Source document:

- - - - - - -

The name of a thing can be exceptionally important in determining how it is perceived. A few notable examples are as follows:

  1. The Mensheviks & the Bolsheviks: Lenin was initially outnumbered by his opponents within the Russian Social Democratic Labour Party. However when he (through dubious procedural wrangling) obtained a temporary majority on the party’s central committee, he seized a branding opportunity – labelling his minority faction “the Majority” (Russian: “Bolsheviks”) and his opponents “the Minority” (Russian: “Mensheviks”). When the Mensheviks had the poor judgment to accept this framing, they laid themselves open to potent charges of factionalism; they were a “minority” undermining the unity and strength of the “majority”, after all.

  2. The USA PATRIOT Act and friends: the attention paid by legislators to giving their acts names with comically positive connotations, indicates their belief in the persuasive importance of those names. In the US alone, acts with names clearly selected for persuasive potency have included the “Dream Act”, the “Disclose Act”, the “HOPE Act”, the “LIFE Act, the “Affordable Care act” and the “America Competes (for America Creating Opportunities to Meaningfully Promote Excellence in Technology, Education and Science)”, amongst many others.

  3. Antifa & Black Lives Matter: in the aftermath of this year’s anti-police violence protests, there have been numerous arguments, often from prominent media figures, to the effect that opposition to Antifa entailed support for fascism, and opposition to BLM entailed a belief that black lives did not matter. Whatever one may think of Antifa or BLM, this is an obvious confusion. If the KKK renamed themselves the Anti-Racism League, they would not cease to be bigots; and just because you call yourself something, doesn’t mean you are that thing. Despite the transparency of the error, it was believed and amplified across social media, significantly influencing the public conversation surrounding these pressure groups.

Looking at some of the examples above, we can see that names are especially persuasively potent where the named entity is novel, or otherwise little known. Here the name constitutes a disproportionate amount of the information individuals possess about the name bearer. Legislators know that the public are unlikely to trawl through hundreds of pages of legalese when assessing the quality of their novel bills. Likewise, Antifa is a novel social movement, which the average individual did not know anything about, prior to its rise to prominence over the Summer of 2020.

The Tragedy

The power of a name is an incitement to use; not only in clear cut cases where a name obviously applies, but also in edge cases, where it probably ought not apply, but where its meaning can be stretched to rhetorical advantage. If this happens often enough, however, it can undermine the power of a name through two mechanisms:

The first and most pertinent is associational drift. A name gains potency from the associations attached to it, where such associations are determined by the set of instances in which an individual experiences the name being used. When a name is deployed in edge cases, those edge cases will come, over time, to comprise an ever-larger proportion of that set of instances. Edge cases, by definition, involve circumstances atypical to the initial set of instances determining a name’s associations. As the set of instances associated with a name change, so too will its associational character: its meaning. Real examples of words undergoing dramatic associational drift include “literally” (which now also means “metaphorically”) and “awesome” (which used to describe the terrible power of the Gods, but now can be applied to a fashionable pair of trousers).

- - - - - - -

Records supplied:
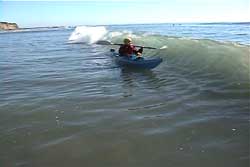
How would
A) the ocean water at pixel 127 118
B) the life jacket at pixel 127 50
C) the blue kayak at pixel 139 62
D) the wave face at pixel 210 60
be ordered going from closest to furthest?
the ocean water at pixel 127 118, the wave face at pixel 210 60, the blue kayak at pixel 139 62, the life jacket at pixel 127 50

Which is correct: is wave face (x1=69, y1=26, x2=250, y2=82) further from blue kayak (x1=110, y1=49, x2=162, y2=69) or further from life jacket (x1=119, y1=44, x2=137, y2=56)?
life jacket (x1=119, y1=44, x2=137, y2=56)

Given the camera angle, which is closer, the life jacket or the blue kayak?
the blue kayak

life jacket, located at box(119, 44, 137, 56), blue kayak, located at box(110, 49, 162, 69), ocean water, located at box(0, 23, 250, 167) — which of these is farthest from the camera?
life jacket, located at box(119, 44, 137, 56)

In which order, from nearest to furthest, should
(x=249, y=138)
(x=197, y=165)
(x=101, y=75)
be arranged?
(x=197, y=165) < (x=249, y=138) < (x=101, y=75)

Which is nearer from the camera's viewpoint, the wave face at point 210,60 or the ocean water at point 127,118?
the ocean water at point 127,118

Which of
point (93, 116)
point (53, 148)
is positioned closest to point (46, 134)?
point (53, 148)

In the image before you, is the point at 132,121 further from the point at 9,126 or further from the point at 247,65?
the point at 247,65

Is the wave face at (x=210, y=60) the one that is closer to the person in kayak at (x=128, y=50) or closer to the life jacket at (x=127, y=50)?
the person in kayak at (x=128, y=50)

- - - - - - -

Requirement: Reproduce the passage of the essay on names that opens with the words containing "2. The USA PATRIOT" and closes with "amongst many others.". Work only from the essay on names, not from the items.

Result of this task:
2. The USA PATRIOT Act and friends: the attention paid by legislators to giving their acts names with comically positive connotations, indicates their belief in the persuasive importance of those names. In the US alone, acts with names clearly selected for persuasive potency have included the “Dream Act”, the “Disclose Act”, the “HOPE Act”, the “LIFE Act, the “Affordable Care act” and the “America Competes (for America Creating Opportunities to Meaningfully Promote Excellence in Technology, Education and Science)”, amongst many others.